**** Bloc de texte

Au cœur de la réalité vécue par les dominés

5 juin 2015
par Raphaël Duboisdenghien
Temps de lecture : 4 minutes
Debout les dominés - Jacques-Philippe Leyens.  Ed. De Boeck, Coll. Parlons psy. 21 €
Debout les dominés – Jacques-Philippe Leyens. Ed. De Boeck, Coll. Parlons psy. 21 €

C’est le vécu des défavorisés sociaux qui préoccupe Jacques-Philippe Leyens dans «Debout les dominés» paru chez De Boeck dans la collection Parlons Psy.
 
«Mon propos n’est pas du tout de renverser les rôles», précise le professeur émérite à l’Université Catholique de Louvain (UCL).
 
«La hiérarchie des groupes n’a de sens que s’il y a un consensus aussi bien au niveau des dominants que des dominés. Ce consensus ne dicte cependant pas les réactions des uns et des autres.»

********

**Consignes de travail**.
Poursuivez le compte rendu ci-dessus sur le livre « Debout les dominés » en reprenant juste après sa dernière phrase.

**** Données fournies

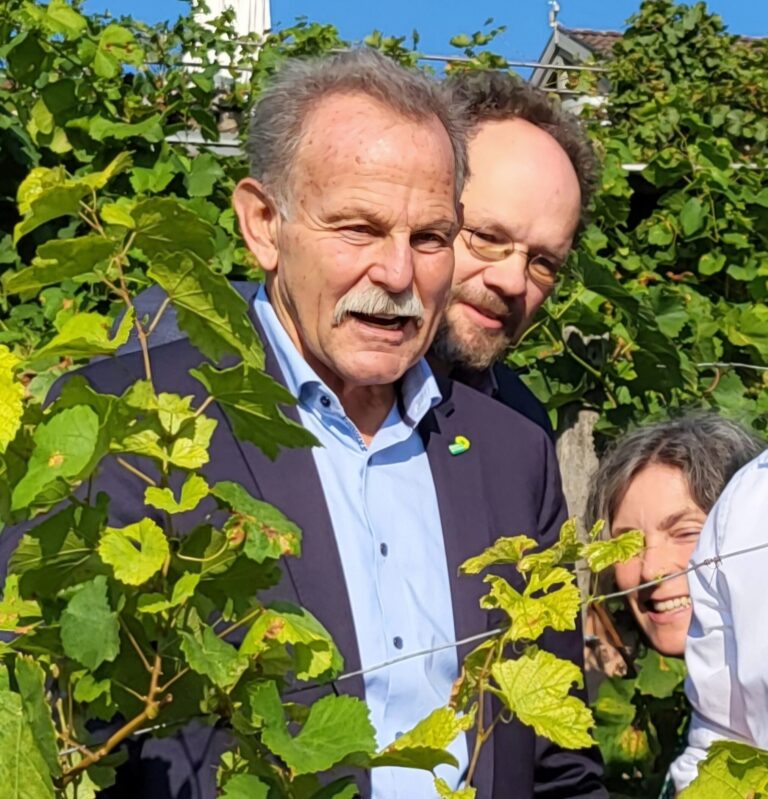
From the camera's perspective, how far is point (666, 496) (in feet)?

********

**Résultat obtenu**.
Le spécialiste en psychologie sociale s’appuie sur de nombreuses recherches pour démonter les mécanismes qui régissent les relations humaines. Montre que dominés et dominants partagent la même humanité. Même s’ils s’en approchent par des voies qui leur sont propres.

 

Des femmes plus machistes que des hommes
 
Les théories de psychologie sociale s’accordent sur une inégalité fondamentale entre groupes. Forcément, les dominants sont contents de leur sort sauf qu’ils sont toujours dominés par un autre groupe. Quant aux dominés, ils hésitent sur la conduite la plus efficace à adopter pour souffrir le moins possible des discriminations.
 
Aux Pays-Bas, des chercheuses observent que des dominés sont tellement habitués à subir des discriminations contre leurs groupes qu’ils ne se rendent pas nécessairement compte de nouvelles possibilités. Quand ils réussissent, ils disent que c’est parce qu’ils le méritent. Et que le système est juste.

 

«C’est la situation dans laquelle se sont trouvées des femmes comme Margaret Thatcher, Golda Meir et Indira Gandhi», relève le docteur en psychologie appliquée.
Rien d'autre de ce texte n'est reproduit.